The attestation service runs alongside STEVE, providing the /attestation endpoint that clients use to verify the enclave and obtain the verifying key.

Threat model

What STEVE protects against

What STEVE does not protect against

STEVE is one layer in a defense-in-depth strategy. It eliminates the host as a trusted party for confidentiality, but it doesn’t replace secure coding practices or hardware-level protections. However, assuming those issues are resolved, STEVE becomes a component in a highly secure architecture.

Conclusion

TLS is necessary but not sufficient for enclave security. When TLS terminates outside the enclave, the host becomes a trusted party with access to all plaintext traffic. This undermines the confidentiality guarantees that enclaves are meant to provide.

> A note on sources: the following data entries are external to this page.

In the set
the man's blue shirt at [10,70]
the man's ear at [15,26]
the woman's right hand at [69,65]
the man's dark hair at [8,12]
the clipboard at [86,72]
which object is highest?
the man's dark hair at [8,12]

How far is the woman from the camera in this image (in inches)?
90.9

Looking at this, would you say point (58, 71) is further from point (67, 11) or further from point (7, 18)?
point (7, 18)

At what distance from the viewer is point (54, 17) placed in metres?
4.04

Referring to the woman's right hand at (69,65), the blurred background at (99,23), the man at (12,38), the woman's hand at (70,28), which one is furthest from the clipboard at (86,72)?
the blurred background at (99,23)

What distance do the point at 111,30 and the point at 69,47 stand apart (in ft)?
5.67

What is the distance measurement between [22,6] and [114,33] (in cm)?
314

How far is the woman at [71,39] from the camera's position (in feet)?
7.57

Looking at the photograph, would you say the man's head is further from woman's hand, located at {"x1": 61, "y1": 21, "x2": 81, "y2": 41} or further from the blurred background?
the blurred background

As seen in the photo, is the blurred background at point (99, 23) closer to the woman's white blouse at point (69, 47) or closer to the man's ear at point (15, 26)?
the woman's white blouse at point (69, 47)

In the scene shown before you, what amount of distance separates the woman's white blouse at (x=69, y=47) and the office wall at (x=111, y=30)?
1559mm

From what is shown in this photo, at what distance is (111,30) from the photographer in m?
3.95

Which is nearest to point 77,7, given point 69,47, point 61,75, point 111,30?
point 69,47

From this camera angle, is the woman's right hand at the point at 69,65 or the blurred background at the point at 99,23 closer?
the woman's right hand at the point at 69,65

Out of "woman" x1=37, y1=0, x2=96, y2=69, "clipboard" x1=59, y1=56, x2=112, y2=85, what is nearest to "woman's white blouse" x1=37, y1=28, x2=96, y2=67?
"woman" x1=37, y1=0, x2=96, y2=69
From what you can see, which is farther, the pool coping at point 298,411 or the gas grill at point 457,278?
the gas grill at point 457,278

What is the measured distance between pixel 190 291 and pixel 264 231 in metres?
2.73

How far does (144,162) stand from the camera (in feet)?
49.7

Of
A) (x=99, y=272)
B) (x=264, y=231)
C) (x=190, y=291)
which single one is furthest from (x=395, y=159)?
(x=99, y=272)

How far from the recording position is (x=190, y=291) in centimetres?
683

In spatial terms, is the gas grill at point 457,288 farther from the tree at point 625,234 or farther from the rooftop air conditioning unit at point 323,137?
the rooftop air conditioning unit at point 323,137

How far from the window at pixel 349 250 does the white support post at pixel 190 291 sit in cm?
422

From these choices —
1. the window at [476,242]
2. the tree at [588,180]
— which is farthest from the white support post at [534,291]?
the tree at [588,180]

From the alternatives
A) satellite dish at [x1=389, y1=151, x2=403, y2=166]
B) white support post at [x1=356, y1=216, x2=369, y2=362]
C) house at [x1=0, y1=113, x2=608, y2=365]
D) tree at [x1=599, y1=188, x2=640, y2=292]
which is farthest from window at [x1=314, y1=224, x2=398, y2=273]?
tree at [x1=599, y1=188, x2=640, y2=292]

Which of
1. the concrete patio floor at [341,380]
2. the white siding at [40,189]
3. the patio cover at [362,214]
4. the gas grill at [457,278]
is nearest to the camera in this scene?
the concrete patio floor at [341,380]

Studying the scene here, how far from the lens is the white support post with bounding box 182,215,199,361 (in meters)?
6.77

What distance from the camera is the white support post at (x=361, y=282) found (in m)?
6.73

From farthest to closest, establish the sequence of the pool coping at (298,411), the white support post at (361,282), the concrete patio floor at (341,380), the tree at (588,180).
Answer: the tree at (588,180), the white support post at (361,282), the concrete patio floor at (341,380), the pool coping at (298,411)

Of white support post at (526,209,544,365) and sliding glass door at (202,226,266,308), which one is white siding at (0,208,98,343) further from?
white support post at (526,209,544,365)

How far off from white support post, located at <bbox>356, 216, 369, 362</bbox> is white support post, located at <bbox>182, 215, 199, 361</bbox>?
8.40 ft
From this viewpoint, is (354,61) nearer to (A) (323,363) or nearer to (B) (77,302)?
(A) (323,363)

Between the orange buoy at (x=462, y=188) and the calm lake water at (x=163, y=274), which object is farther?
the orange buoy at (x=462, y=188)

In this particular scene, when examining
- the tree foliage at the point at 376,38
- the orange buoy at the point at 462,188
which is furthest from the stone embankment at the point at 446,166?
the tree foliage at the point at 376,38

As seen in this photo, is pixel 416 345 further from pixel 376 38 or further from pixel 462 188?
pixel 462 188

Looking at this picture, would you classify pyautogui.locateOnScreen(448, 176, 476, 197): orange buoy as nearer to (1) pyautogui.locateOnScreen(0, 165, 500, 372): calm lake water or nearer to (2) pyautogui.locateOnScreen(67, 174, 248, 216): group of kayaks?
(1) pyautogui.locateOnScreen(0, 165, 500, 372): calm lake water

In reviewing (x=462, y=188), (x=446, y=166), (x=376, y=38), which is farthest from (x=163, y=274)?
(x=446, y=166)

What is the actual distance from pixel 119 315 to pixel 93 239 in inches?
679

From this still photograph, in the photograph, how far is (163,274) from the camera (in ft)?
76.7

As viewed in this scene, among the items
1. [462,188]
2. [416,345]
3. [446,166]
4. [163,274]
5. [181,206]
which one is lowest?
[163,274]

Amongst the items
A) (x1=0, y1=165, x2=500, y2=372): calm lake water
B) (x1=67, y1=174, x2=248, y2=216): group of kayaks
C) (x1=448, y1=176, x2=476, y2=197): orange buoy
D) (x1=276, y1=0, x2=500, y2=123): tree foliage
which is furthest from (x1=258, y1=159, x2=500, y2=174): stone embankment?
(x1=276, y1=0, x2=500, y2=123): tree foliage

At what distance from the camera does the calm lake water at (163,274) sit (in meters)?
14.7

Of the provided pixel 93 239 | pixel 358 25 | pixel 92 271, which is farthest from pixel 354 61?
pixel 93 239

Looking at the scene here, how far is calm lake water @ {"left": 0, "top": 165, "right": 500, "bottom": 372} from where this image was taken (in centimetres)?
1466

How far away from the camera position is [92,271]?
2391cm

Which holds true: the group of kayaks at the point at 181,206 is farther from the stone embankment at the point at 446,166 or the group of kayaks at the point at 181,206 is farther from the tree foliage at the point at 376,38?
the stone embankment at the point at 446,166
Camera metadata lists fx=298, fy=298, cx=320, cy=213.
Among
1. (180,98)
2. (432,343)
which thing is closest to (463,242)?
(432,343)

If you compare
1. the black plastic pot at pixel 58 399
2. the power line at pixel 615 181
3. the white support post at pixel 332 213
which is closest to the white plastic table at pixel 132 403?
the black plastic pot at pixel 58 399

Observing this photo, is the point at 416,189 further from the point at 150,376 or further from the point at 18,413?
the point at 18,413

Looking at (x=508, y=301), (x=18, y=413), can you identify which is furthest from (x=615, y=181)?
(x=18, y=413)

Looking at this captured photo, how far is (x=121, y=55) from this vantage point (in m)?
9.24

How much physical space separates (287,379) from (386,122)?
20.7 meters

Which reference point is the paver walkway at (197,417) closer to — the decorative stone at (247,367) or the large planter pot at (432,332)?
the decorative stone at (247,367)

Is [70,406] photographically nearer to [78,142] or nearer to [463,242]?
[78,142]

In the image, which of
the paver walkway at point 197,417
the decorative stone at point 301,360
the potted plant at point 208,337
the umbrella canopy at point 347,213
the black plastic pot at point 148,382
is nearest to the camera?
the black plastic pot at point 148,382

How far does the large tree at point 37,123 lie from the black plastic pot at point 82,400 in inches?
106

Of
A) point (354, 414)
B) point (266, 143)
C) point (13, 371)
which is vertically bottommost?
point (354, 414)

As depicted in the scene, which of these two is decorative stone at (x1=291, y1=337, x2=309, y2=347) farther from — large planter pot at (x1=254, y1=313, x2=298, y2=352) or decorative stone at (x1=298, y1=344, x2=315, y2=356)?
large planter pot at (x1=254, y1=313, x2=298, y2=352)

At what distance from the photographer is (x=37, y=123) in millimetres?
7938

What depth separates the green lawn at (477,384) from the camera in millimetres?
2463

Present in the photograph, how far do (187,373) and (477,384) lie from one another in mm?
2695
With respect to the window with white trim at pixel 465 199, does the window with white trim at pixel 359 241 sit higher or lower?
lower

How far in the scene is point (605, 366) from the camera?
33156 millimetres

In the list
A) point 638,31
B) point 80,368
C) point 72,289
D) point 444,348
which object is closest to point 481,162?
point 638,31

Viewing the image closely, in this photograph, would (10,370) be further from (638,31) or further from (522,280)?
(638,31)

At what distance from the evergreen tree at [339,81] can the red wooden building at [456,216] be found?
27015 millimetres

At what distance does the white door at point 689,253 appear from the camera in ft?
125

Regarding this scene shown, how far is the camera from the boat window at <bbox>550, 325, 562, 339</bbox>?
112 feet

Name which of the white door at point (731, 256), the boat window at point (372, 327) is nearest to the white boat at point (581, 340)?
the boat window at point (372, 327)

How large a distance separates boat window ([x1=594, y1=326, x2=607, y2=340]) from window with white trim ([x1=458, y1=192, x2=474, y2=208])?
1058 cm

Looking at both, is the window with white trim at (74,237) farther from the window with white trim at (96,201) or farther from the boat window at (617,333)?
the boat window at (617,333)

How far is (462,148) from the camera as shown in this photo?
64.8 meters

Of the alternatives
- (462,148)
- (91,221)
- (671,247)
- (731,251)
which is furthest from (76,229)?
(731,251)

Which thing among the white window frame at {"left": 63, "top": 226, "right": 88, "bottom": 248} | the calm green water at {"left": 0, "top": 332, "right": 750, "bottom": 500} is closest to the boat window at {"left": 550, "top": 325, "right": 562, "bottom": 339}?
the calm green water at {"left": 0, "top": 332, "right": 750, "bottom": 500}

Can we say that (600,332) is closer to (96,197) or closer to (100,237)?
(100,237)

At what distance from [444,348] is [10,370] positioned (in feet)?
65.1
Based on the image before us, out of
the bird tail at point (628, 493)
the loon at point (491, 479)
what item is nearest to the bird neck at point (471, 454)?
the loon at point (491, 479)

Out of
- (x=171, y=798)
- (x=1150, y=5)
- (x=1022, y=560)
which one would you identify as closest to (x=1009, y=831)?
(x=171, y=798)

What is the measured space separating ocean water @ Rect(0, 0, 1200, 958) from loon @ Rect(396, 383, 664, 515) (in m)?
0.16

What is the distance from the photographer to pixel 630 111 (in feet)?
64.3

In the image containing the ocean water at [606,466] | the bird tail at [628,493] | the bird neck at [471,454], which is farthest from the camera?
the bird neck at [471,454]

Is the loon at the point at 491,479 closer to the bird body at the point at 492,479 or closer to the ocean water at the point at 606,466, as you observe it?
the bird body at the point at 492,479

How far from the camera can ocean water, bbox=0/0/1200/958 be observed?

STEVE adds a second encryption layer that terminates inside the enclave, bound to hardware attestation. Clients verify they’re communicating with attested enclave code before establishing an encrypted channel. The host sees only opaque ciphertext.

The implementation is transparent to applications: a service worker handles browser-side encryption, and STEVE runs as a reverse proxy inside the enclave. Existing applications can be deployed with E2E encryption without code changes.

For applications where data confidentiality matters, trusting a network-attached host is not acceptable. STEVE removes that trust requirement.